Talk about mergers and acquisitions in travel is on the rise, but what does it mean for businesses large and small? Matt Purser – Director of the Firebird Partnership – takes a look at the various aspects of M&A from a sector-wide perspective.
“M&A is one of the barometers by which we gauge how well the travel industry is doing”
Over the past two weeks I have attended both the ABTA finance conference in London and ITB in Berlin. One of the most common subjects that came up at both events was mergers and acquisitions – otherwise known as M&A.
The amount of M&A activity in travel has become one of the barometers by which we gauge how well the travel industry is doing. The more transactions we see, the more comfortable we feel about our industry. Simply put, if a private equity firm is willing to invest in businesses in the sector, travel must be doing well as a whole.
But M&A happens for a number of reasons, and not only when private equity firms see a successful business, grow it, and facilitate an exit for a larger sum. (NB: I’m aware that I’m making that particular process sound far simpler than it is! For a detailed explanation of the sales process, check out this article from Firebird’s Stewart Lambert).
“M&A can be a gateway to new markets or customer segments”
The “mergers” part of M&A is sometimes down to businesses realising they would be stronger if working collaboratively. The process then enables teams and companies to benefit from economies of scale, sharing ideas and growing more quickly together than they could alone.
Another reason to consider M&A in travel can be as a gateway to new markets or customer segments. For example, a company which specialises in luxury travel can acquire a company that caters to budget-conscious travellers, and thus expand its customer base significantly in one deal. Similarly, M&A can enable companies to acquire new technology or capabilities that they may not have otherwise been able to develop solo.

Task statement:
Pick up the article on mergers and acquisitions in the travel industry after its final sentence and continue it in the same voice.

Stored rows:
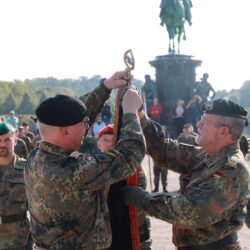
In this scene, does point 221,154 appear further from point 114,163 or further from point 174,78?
point 174,78

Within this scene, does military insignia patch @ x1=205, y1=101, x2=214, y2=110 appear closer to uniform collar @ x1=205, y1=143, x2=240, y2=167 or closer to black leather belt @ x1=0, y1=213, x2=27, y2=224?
uniform collar @ x1=205, y1=143, x2=240, y2=167

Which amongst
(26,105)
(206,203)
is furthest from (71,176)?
Result: (26,105)

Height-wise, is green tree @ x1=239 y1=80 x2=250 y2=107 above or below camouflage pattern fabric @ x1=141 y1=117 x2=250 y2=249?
below

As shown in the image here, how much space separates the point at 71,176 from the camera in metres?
2.53

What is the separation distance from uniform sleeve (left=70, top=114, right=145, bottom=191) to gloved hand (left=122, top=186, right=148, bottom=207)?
0.88ft

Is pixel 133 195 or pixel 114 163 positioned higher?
pixel 114 163

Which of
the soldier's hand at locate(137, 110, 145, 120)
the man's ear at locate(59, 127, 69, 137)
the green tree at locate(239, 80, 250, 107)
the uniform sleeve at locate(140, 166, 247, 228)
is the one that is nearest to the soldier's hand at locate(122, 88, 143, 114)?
the soldier's hand at locate(137, 110, 145, 120)

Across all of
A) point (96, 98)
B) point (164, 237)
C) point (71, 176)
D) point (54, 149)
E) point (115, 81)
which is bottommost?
point (164, 237)

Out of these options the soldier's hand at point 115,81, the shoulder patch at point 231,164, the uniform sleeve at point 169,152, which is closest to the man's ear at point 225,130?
the shoulder patch at point 231,164

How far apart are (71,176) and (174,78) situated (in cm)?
1964

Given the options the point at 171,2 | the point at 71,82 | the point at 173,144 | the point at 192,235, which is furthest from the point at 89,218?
the point at 71,82

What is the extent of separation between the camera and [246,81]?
9600 cm

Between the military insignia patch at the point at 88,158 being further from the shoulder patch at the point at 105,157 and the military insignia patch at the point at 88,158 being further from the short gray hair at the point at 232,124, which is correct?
the short gray hair at the point at 232,124

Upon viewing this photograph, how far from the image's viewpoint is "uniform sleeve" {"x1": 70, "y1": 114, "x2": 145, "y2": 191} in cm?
254
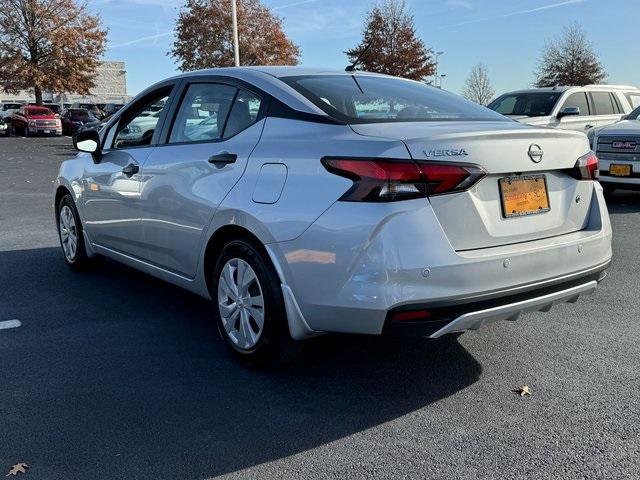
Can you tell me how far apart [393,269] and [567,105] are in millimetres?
11025

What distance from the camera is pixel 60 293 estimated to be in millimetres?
5316

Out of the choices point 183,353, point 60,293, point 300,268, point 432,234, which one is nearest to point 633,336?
point 432,234

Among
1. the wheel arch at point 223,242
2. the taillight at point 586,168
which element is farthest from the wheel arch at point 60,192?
the taillight at point 586,168

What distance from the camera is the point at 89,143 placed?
516 cm

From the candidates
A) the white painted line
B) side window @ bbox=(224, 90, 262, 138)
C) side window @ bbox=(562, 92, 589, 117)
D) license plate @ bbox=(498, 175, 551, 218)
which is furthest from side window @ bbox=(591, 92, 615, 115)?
the white painted line

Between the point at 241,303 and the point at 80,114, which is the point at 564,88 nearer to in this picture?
the point at 241,303

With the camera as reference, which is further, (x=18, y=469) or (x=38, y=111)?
(x=38, y=111)

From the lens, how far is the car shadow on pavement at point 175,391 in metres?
2.85

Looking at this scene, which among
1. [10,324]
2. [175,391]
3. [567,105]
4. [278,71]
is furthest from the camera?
[567,105]

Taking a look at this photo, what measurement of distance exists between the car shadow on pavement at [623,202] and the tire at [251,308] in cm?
697

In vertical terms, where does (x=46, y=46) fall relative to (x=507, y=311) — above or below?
above

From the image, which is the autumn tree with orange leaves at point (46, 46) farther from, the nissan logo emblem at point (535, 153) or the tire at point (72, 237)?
the nissan logo emblem at point (535, 153)

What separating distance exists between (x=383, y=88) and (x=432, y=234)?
146 centimetres

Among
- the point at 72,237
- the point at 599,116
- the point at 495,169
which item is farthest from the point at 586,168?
the point at 599,116
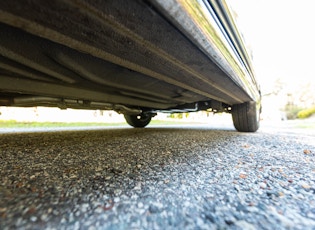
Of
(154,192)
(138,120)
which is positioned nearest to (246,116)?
(138,120)

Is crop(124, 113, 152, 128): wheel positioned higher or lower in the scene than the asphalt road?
higher

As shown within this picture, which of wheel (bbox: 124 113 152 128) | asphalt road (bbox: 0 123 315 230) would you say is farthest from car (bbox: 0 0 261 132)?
wheel (bbox: 124 113 152 128)

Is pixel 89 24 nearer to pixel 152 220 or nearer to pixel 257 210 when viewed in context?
pixel 152 220

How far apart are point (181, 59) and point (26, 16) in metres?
0.59

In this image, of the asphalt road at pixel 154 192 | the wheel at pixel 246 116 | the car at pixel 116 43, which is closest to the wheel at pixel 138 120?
the wheel at pixel 246 116

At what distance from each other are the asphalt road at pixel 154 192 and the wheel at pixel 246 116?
130cm

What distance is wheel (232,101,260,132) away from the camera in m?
2.24

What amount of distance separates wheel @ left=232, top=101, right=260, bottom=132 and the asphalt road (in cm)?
130

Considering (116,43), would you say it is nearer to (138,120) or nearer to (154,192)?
(154,192)

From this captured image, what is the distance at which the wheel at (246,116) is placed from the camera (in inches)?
88.4

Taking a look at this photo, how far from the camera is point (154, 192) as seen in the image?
0.61 m

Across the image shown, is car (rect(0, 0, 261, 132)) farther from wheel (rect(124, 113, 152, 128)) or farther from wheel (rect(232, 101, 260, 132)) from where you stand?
wheel (rect(124, 113, 152, 128))

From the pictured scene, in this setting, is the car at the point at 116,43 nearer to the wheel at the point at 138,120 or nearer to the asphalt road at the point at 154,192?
the asphalt road at the point at 154,192

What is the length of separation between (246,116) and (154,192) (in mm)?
2108
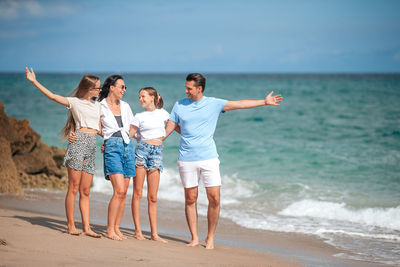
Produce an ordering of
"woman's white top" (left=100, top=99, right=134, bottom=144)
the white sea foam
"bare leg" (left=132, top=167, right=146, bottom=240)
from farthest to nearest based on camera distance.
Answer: the white sea foam, "bare leg" (left=132, top=167, right=146, bottom=240), "woman's white top" (left=100, top=99, right=134, bottom=144)

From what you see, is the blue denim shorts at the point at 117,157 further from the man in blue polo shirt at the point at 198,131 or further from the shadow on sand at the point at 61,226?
the shadow on sand at the point at 61,226

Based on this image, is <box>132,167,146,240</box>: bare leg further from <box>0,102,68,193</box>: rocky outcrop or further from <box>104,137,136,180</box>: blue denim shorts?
<box>0,102,68,193</box>: rocky outcrop

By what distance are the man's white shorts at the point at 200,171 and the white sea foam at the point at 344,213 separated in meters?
3.66

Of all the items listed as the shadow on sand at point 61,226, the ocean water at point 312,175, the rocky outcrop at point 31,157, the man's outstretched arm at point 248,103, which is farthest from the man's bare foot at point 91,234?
the rocky outcrop at point 31,157

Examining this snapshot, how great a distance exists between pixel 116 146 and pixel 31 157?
16.7 feet

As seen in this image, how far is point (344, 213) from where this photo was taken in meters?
8.70

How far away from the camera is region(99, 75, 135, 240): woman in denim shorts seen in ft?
17.1

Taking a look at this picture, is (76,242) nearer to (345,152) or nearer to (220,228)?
(220,228)

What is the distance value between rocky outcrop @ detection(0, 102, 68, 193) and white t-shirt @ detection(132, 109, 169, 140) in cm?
448

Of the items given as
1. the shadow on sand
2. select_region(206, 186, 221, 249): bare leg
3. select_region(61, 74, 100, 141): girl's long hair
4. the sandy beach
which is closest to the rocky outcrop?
the sandy beach

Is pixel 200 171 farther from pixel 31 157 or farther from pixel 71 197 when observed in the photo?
pixel 31 157

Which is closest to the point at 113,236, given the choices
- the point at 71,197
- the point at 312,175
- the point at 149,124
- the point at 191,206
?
the point at 71,197

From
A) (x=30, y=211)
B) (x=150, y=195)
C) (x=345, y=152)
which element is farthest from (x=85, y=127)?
(x=345, y=152)

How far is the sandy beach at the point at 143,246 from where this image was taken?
4.32 metres
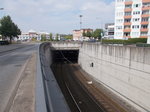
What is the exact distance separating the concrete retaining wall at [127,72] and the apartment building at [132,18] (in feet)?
127

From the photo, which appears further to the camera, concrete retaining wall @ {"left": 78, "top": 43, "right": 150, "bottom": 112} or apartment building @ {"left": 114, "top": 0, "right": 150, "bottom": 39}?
apartment building @ {"left": 114, "top": 0, "right": 150, "bottom": 39}

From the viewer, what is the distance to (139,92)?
47.0 ft

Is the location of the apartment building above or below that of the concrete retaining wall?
above

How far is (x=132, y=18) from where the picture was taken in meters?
58.8

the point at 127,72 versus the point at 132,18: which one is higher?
the point at 132,18

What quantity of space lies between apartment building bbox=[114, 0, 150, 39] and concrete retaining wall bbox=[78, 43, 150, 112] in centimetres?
3861

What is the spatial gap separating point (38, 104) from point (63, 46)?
3970 cm

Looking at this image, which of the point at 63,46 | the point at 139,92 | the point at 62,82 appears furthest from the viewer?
the point at 63,46

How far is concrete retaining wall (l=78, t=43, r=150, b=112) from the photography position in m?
13.8

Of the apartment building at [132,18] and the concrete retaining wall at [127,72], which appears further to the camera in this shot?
the apartment building at [132,18]

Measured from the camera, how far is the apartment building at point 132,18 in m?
55.5

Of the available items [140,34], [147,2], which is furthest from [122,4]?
[140,34]

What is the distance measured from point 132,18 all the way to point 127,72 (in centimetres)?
4831

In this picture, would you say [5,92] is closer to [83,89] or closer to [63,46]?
[83,89]
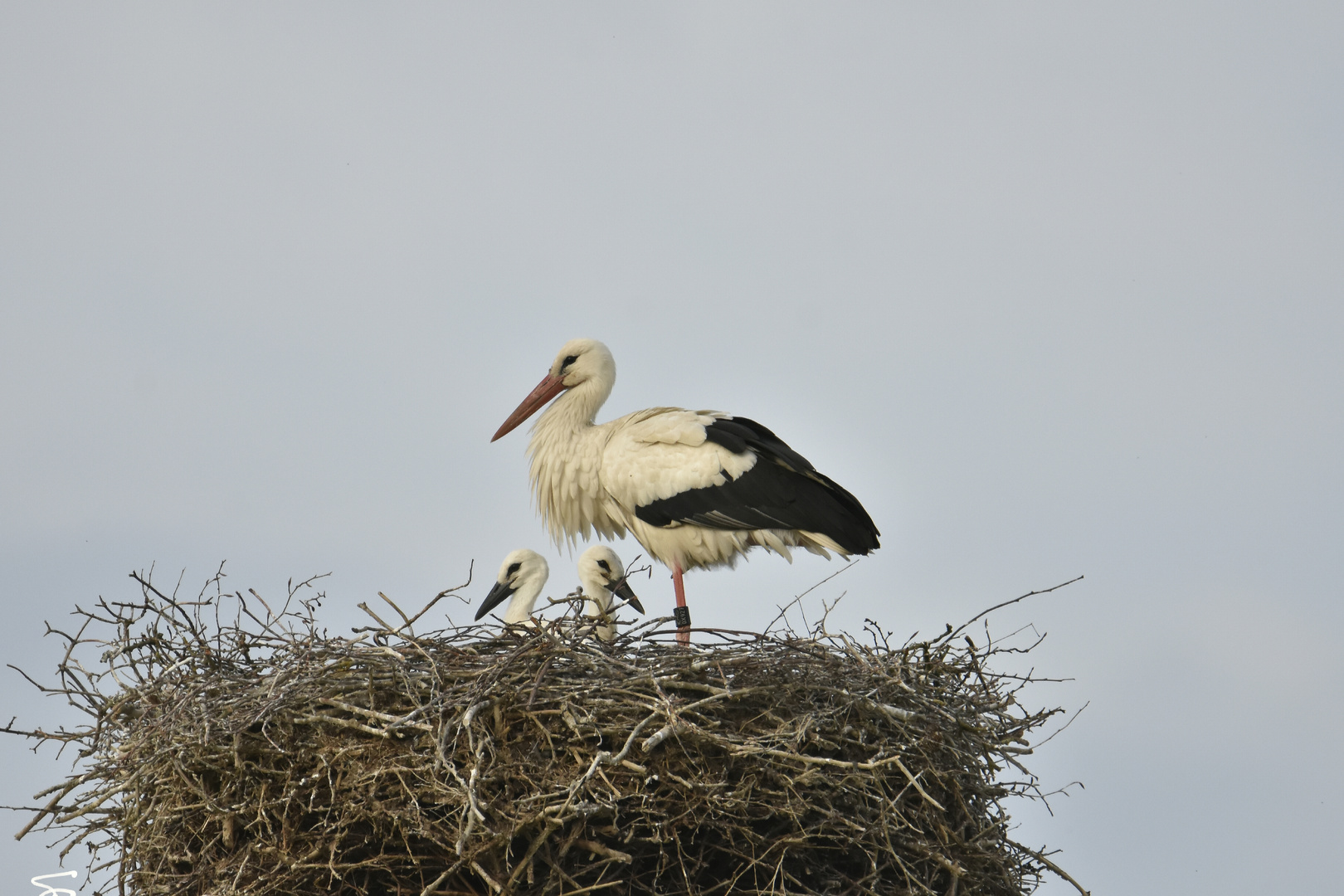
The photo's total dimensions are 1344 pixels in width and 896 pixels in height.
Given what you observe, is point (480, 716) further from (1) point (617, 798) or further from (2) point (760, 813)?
(2) point (760, 813)

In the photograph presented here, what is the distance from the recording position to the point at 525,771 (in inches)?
138

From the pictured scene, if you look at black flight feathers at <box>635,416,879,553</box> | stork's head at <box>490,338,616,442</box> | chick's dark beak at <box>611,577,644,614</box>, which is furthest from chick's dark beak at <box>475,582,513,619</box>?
stork's head at <box>490,338,616,442</box>

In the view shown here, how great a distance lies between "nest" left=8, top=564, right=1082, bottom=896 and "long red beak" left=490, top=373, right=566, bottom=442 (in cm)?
234

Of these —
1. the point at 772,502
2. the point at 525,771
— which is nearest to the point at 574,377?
the point at 772,502

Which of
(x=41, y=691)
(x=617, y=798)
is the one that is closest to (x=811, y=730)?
(x=617, y=798)

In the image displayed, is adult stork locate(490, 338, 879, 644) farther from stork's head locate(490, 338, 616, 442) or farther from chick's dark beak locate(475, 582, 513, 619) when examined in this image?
chick's dark beak locate(475, 582, 513, 619)

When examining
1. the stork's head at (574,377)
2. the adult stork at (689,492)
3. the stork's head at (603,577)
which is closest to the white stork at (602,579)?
the stork's head at (603,577)

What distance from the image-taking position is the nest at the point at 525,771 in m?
3.47

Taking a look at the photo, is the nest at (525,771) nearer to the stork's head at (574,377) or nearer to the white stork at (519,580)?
the white stork at (519,580)

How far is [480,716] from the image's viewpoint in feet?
11.6

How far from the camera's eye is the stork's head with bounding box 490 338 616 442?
6.07m

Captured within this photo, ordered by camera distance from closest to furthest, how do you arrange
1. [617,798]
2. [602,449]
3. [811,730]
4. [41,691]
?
[617,798] → [811,730] → [41,691] → [602,449]

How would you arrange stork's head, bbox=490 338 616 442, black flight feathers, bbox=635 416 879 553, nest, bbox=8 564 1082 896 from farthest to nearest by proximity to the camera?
1. stork's head, bbox=490 338 616 442
2. black flight feathers, bbox=635 416 879 553
3. nest, bbox=8 564 1082 896

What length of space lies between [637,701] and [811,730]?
1.51ft
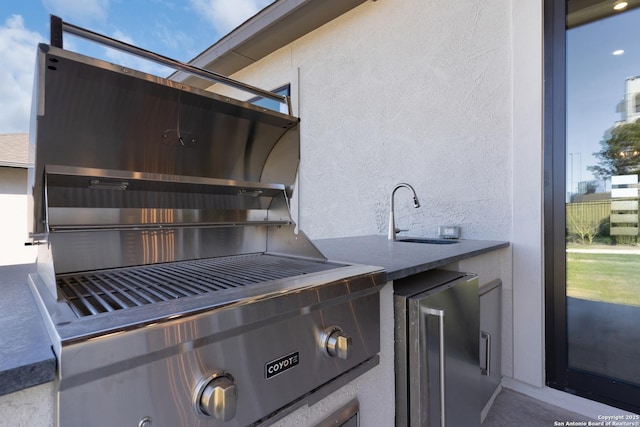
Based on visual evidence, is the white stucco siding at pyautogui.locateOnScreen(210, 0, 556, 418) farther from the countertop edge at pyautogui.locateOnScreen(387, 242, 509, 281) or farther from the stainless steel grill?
the stainless steel grill

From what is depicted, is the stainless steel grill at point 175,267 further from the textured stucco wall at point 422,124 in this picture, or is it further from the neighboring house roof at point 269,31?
the neighboring house roof at point 269,31

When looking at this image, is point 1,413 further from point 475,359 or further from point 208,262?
point 475,359

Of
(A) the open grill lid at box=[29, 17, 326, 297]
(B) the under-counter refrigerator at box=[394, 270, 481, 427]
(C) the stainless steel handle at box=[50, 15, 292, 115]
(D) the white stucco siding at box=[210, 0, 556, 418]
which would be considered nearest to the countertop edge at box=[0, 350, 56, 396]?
(A) the open grill lid at box=[29, 17, 326, 297]

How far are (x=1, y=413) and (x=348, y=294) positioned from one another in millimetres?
687

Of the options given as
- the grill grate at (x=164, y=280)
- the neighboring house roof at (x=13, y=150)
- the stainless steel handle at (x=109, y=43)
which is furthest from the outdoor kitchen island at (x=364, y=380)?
the neighboring house roof at (x=13, y=150)

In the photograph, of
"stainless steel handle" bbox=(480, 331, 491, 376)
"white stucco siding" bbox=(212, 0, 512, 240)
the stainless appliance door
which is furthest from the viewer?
"white stucco siding" bbox=(212, 0, 512, 240)

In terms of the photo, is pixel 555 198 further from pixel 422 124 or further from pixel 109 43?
pixel 109 43

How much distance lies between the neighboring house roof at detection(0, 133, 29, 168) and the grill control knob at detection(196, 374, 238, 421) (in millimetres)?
6837

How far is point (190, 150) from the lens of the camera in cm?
122

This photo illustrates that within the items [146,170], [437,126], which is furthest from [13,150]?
[437,126]

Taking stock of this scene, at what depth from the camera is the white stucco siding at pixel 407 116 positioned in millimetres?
2129

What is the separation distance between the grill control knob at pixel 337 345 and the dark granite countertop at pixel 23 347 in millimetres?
546

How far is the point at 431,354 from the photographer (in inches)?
41.9

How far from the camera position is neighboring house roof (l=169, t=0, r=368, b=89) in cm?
287
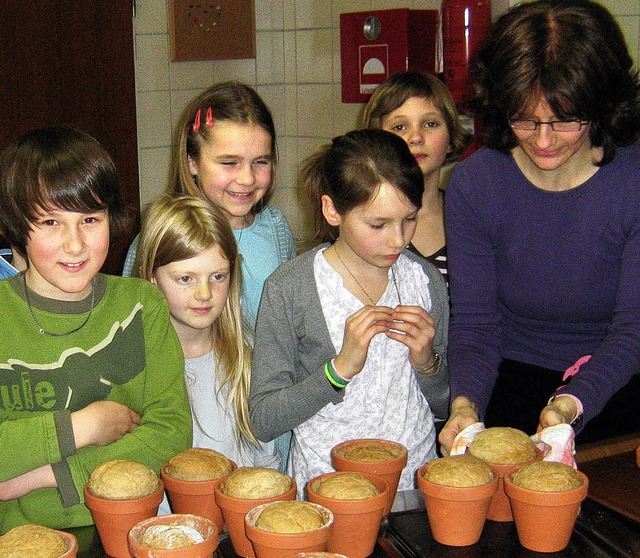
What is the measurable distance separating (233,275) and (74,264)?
47 centimetres

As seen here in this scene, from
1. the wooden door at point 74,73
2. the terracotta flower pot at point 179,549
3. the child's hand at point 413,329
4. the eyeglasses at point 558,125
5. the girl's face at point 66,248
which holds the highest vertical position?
the wooden door at point 74,73

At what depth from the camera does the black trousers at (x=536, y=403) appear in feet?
5.31

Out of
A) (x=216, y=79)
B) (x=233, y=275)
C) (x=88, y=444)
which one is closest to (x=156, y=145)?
(x=216, y=79)

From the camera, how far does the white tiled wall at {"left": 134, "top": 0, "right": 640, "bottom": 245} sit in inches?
133

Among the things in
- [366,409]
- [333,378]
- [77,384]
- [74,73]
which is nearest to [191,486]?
[77,384]

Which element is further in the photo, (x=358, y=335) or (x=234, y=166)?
(x=234, y=166)

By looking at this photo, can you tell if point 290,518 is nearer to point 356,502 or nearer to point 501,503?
point 356,502

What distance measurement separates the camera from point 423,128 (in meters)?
2.13

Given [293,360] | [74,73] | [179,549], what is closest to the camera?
[179,549]

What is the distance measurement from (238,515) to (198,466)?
0.40 ft

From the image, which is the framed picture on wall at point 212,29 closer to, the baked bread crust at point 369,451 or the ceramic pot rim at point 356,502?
the baked bread crust at point 369,451

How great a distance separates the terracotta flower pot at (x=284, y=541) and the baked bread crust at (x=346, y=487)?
0.07 m

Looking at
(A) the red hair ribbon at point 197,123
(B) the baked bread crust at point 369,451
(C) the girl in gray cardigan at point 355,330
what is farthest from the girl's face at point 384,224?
(A) the red hair ribbon at point 197,123

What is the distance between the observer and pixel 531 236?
66.2 inches
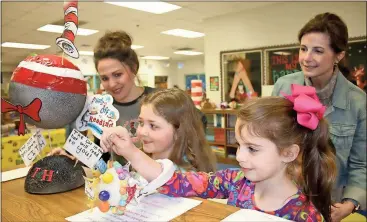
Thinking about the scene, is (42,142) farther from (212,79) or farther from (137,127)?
(212,79)

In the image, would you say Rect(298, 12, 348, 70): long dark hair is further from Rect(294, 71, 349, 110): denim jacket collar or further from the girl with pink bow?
the girl with pink bow

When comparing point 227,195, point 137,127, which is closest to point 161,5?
point 137,127

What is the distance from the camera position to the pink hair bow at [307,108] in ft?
2.98

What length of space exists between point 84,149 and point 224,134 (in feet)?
14.1

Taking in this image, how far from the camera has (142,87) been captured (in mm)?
1848

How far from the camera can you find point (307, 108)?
35.9 inches

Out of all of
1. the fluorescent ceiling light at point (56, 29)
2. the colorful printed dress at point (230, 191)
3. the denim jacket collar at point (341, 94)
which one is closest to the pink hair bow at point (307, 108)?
the colorful printed dress at point (230, 191)

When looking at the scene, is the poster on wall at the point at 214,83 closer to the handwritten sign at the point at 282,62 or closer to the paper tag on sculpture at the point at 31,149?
the handwritten sign at the point at 282,62

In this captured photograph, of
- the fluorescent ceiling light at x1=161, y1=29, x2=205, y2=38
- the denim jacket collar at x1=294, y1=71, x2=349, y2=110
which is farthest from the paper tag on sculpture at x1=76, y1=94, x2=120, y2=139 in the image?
the fluorescent ceiling light at x1=161, y1=29, x2=205, y2=38

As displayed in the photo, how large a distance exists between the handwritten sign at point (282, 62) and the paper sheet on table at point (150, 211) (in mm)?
4291

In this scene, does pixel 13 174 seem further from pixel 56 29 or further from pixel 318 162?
pixel 56 29

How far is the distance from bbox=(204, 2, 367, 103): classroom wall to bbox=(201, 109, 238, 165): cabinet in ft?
2.26

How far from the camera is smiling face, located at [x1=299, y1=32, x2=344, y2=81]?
4.82 ft

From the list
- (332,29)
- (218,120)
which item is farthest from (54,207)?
(218,120)
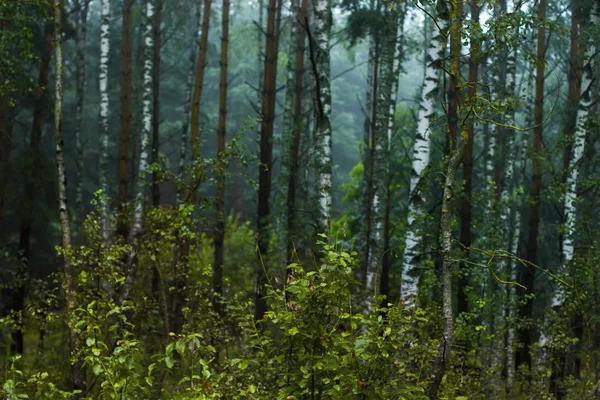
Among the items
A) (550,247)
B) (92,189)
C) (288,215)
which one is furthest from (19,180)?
(550,247)

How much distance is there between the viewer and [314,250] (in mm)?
7770

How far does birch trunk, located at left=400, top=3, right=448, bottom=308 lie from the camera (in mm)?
9734

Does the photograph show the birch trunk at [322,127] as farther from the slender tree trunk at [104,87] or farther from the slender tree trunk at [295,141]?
the slender tree trunk at [104,87]

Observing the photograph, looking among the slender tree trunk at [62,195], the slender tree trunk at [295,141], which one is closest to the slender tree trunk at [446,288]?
the slender tree trunk at [62,195]

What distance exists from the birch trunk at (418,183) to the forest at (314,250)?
35 millimetres

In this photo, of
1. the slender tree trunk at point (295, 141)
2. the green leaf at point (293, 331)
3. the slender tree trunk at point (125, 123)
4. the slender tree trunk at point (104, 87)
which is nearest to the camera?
the green leaf at point (293, 331)

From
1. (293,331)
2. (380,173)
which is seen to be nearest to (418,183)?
(380,173)

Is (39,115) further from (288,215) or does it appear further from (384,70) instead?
(384,70)

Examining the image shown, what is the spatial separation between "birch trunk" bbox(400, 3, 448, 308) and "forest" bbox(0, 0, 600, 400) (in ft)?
0.12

Response to the exercise:
Increased competition can drive M&A in the travel industry too. When more companies enter the sector, and existing companies expand their offerings, the market can become crowded and intense. In this climate, M&A helps companies stay ahead of competitors by providing them with a new wave of resources and capabilities.
“M&A can be an attractive option with many rewards”
Many businesses choose to grow organically – and spontaneous development continues to be their focus. Directors who want to achieve accelerated growth, however, and/or have solid visions for future success, may find M&A an attractive option with many rewards.
Of course, M&A is not without its challenges. Integrating two companies can be complex and time-consuming, and cultural differences often need to be addressed. Additionally, M&A can be expensive to implement. Companies must therefore carefully evaluate whether the benefits of the merger or acquisition will really outweigh the costs – a decision that is nearly always best made with objective, external advice at hand.
In short, the process requires careful planning and execution to be effective. That said, the potential for a positive outcome is there – and can be well worth pursuing.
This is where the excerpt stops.